We are feeling so generous here at Moshpits and Movies that we are giving you two albums of the week since it’s Christmas week. I look forward to reviewing albums from bands that I have never covered before and this week’s band is no exception. We did a thrash record for one and now here is the rock record courtesy of Grand Funk Railroad and their 1973 record We’re An American Band. The band which was made up of Mark Farner (Vocals/Guitar), Don Brewer (Drums/Vocals), Craig Frost (Keyboards), and Mel Schacher (Bass) released what could be described as one of their biggest albums with a hit song that has been covered by the likes of Poison and Rob Zombie. The album peaked at number two on The Billboard Top 200 albums chart and even made it to number one on the Billboard Hot 100 charts (and it was produced by Todd Rundgren!). The album was certified gold a month after it’s release and it’s number 200 on the National Association Of Recording Merchandisers definitive 200 albums of all time.

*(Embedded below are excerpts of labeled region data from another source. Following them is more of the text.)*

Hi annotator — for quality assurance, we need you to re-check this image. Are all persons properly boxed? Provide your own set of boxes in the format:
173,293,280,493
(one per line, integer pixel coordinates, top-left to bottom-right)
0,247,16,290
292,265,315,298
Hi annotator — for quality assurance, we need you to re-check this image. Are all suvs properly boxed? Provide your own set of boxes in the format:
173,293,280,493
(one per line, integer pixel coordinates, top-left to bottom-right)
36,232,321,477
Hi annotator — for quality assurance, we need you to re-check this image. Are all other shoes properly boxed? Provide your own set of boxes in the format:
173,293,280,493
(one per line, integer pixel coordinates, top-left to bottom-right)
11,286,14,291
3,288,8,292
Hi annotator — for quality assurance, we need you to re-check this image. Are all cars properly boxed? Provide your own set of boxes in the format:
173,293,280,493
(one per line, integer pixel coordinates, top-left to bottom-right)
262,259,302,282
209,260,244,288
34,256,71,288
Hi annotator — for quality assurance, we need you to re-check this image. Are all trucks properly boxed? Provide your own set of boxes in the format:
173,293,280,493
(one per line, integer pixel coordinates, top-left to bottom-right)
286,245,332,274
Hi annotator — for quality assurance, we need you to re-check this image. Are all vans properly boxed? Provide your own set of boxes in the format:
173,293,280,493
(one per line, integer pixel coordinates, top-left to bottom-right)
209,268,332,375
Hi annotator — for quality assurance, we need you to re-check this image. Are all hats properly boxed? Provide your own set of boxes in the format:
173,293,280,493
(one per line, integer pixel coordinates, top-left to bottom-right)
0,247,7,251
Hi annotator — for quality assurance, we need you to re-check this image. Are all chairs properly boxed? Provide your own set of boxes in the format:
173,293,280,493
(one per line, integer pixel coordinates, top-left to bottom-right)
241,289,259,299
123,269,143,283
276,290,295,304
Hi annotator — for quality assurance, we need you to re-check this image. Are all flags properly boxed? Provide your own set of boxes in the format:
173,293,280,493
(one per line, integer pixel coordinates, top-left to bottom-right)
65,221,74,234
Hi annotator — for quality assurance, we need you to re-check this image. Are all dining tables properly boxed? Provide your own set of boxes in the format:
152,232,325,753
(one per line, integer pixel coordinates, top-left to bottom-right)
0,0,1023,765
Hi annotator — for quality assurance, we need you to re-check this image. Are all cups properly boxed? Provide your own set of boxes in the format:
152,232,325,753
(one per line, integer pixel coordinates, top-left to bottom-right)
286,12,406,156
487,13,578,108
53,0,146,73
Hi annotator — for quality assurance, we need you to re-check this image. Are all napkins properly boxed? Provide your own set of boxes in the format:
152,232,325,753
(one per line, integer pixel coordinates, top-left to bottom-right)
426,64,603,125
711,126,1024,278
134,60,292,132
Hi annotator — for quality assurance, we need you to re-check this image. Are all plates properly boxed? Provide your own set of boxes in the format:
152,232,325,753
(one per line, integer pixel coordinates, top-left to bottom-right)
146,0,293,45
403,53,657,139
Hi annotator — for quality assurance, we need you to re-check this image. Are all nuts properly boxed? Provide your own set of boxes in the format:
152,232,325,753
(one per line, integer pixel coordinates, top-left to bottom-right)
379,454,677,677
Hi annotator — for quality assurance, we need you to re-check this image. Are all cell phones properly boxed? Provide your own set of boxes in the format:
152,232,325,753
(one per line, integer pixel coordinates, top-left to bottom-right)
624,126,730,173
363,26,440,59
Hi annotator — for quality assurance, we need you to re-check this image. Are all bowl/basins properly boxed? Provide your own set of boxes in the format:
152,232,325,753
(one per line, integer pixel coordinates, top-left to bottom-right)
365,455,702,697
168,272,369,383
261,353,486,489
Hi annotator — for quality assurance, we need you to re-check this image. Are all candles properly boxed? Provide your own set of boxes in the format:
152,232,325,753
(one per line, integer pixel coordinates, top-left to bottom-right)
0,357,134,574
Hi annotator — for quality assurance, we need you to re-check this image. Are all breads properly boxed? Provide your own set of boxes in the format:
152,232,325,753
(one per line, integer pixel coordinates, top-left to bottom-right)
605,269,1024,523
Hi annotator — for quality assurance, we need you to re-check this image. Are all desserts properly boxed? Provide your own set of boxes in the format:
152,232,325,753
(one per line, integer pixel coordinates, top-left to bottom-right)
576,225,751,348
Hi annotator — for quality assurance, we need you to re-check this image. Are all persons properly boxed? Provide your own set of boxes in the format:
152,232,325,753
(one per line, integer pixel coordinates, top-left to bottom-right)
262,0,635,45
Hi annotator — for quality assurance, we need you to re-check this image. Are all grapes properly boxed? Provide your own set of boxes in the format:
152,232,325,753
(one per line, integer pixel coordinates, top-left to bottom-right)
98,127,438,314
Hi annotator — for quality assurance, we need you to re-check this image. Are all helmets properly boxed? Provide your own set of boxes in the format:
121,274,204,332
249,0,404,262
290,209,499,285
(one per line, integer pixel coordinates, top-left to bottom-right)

1. We’re An American Band– A track that is so iconic with it’s cowbell like sounds on drums and vocals by drummer Don Brewer about life on the road. 5/5
2. Stop Lookin Back– A cool organ filled rock song about a kid whose constantly in the rut that wants to move forward and not look back. 4/5
3. Creepin– a 7 minute epic from the band that starts with a slow and cool tempo with that awesome organ. The track seems to be about how if we don’t wake up then we’ll always just end up being fools to the system when tomorrow comes creepin. 4/5
4. Black Licorice– an interesting title for a song which seems to be about sleeping with an African American girl with plenty of funk in the track with that bass. 4/5
5. The Railroad– a slowered tempo track about working on a railroad, literally. The track is very bluesy and the musicianship is great on the track. 4/5
6. Ain’t Got Nobody– a cool rock song with a bad ass bass riff to go along in a track about losing a woman. 4/5
7. Walk Like A Man– A very cool track about a man claiming that no matter how old he gets, he’ll never stop being the man he wants to be. 4/5
8. Loneliest Rider– The last track on the album whose lyrics deal with Native Americans and how a young warrior won’t see that his people lose everything. The song has a killer groove with the piano track and the elements of blues and funk that are evident in the song. 4/5
My Final Thoughts– This was rock and roll a it’s finest in the 70’s when songs were just straight forward as far as their meaning. It’s definitely an album that is worth checking out. I wish I could get the original gold cover with the yellow vinyl, that would be cool. I am giving the album four stars out of five for a final grade.